I’m not sure if it’s just my viewing habits, but there seems to be a lot more television and films being made around stories concerning heroes with super powers fighting villains with super powers. Maybe it’s just that the franchise holders have finally gotten their act together and realised they were sitting on a goldmine of stories that people wanted to see. I’m not sure why people would want to see stories about super villains and super heroes, but it seems we do. What interests me is which came first; the super hero or the super villain. I can already hear you saying, ‘Have you got nothing better to do with your brain? But if people first thought of super villains, it makes me ask, whether their experience of life is so bad that it is only in a super villain with some outrageous power that they can find a way of expressing their fear before life. Is their experience of life so overwhelming that when they dream up stories to tell it’s about a struggle against such overwhelming odds that they feel helpless? Does life make them feel so helpless, so afraid? What if they begin with a story about a super hero? Why would anyone need a superhero unless they weren’t happy with how they were in the face of life?
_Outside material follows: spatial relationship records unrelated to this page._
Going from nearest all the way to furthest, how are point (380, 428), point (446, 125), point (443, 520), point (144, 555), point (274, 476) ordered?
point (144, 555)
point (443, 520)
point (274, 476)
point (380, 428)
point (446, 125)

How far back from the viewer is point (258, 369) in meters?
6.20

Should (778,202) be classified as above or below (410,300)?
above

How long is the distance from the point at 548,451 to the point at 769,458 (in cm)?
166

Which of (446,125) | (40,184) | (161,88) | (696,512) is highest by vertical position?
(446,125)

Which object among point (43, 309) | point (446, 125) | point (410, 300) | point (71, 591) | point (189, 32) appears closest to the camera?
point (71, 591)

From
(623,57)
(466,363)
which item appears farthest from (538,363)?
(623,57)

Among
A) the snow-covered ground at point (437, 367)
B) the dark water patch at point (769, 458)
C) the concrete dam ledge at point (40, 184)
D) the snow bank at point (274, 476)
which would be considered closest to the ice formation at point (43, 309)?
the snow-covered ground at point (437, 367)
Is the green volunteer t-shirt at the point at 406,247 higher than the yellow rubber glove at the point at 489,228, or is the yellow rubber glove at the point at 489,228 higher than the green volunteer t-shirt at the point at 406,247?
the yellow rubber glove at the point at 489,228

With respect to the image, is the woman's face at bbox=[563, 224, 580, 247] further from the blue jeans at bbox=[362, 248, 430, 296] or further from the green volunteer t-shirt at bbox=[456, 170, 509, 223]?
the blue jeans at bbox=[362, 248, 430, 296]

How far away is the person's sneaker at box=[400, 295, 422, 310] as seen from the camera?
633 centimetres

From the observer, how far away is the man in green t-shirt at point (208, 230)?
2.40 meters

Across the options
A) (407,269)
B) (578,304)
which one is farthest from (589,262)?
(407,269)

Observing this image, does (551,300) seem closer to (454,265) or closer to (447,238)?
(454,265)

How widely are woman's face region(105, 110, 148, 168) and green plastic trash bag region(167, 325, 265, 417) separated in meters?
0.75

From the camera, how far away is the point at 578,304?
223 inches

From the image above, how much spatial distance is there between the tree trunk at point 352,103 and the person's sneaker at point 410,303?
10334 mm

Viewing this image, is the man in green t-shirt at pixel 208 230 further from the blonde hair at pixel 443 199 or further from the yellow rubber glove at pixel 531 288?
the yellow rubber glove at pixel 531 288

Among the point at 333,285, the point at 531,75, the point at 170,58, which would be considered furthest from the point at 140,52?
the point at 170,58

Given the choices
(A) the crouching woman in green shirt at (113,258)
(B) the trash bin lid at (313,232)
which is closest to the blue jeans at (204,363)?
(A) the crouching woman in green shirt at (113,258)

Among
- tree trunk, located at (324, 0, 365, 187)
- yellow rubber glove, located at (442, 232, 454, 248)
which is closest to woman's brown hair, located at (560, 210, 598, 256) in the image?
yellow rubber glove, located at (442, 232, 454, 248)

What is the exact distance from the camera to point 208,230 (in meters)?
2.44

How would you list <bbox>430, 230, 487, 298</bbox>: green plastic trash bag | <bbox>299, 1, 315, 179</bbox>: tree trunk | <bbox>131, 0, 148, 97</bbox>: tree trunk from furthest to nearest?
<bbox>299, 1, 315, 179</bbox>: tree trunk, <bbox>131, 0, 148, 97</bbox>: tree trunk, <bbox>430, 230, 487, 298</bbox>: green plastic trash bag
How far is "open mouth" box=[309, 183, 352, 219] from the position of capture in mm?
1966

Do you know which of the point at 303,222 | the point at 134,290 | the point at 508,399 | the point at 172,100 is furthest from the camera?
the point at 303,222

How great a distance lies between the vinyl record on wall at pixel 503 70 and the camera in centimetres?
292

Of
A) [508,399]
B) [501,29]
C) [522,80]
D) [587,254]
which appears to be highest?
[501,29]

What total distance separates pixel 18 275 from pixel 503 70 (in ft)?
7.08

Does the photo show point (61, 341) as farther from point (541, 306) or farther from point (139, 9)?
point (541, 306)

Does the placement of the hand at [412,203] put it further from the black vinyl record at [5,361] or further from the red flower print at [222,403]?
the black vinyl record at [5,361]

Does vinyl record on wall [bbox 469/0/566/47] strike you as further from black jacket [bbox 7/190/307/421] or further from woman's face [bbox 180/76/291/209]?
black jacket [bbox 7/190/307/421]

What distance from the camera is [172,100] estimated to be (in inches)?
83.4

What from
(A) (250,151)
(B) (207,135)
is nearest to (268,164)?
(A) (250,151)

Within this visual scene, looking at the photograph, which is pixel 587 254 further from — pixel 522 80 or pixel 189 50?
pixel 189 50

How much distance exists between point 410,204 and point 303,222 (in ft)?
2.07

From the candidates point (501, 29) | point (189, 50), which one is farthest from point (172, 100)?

I suppose whichever way you look at it, people are aware that sometimes life is just too much for them to deal with. We all need a hero at times to help us out when things are too much for us. So we have our imaginary friends whatever age we are; someone who is better than us at dealing with things, just to reassure us that everything will turn out all right in the end. Someone who can give us back the hope life takes from us.
That leads me to think about Christmas. Christ isn’t a superhero with strange extraordinary powers who suddenly appears and uses these powers to sort out our world. He has powers we don’t have and he uses them, but he isn’t in the mould of a superhero. He doesn’t fight violence with violence or use even stronger powers than the strong powers that are hurting us, to defeat our enemy. It’s a completely different approach to our troubles. It’s almost as if he lies down to them and lets them win. Rather than power he embraces weakness, rather than fight violence with violence he submits to it. There is something in all of this that is troubling because it isn’t what we expect or even want in a hero or saviour. Yet there is something powerful in the words of someone who has come through what we have come through. The words of a wounded and healed healer, seem to offer more hope than someone who has never experienced our pain. The words of someone who speaks of their love for us having sacrificed much for us resonate more with us than the words of someone who stands aloof from our life. It gives us a freedom and belief in life that super-heroes don’t give.
The problem with super-heroes is that we remain helpless before powers too great for us; we are left as children watched over by a benevolent super power. We are really no better off than before. We are not changed in any way. Christ on the other hand doesn’t treat us like children; he gives us the possibility of changing; he allows us to find our self-respect again as adults, as human beings. Our freedom may well be limited; some things may still be impossible for us, but at least our destiny is not at the mercy of powers too great for us. We have a freedom to live and shape our world and not live in fear that there is something more powerful than us that wants to rob us of our freedom. Christ was born for our freedom. That’s a thought!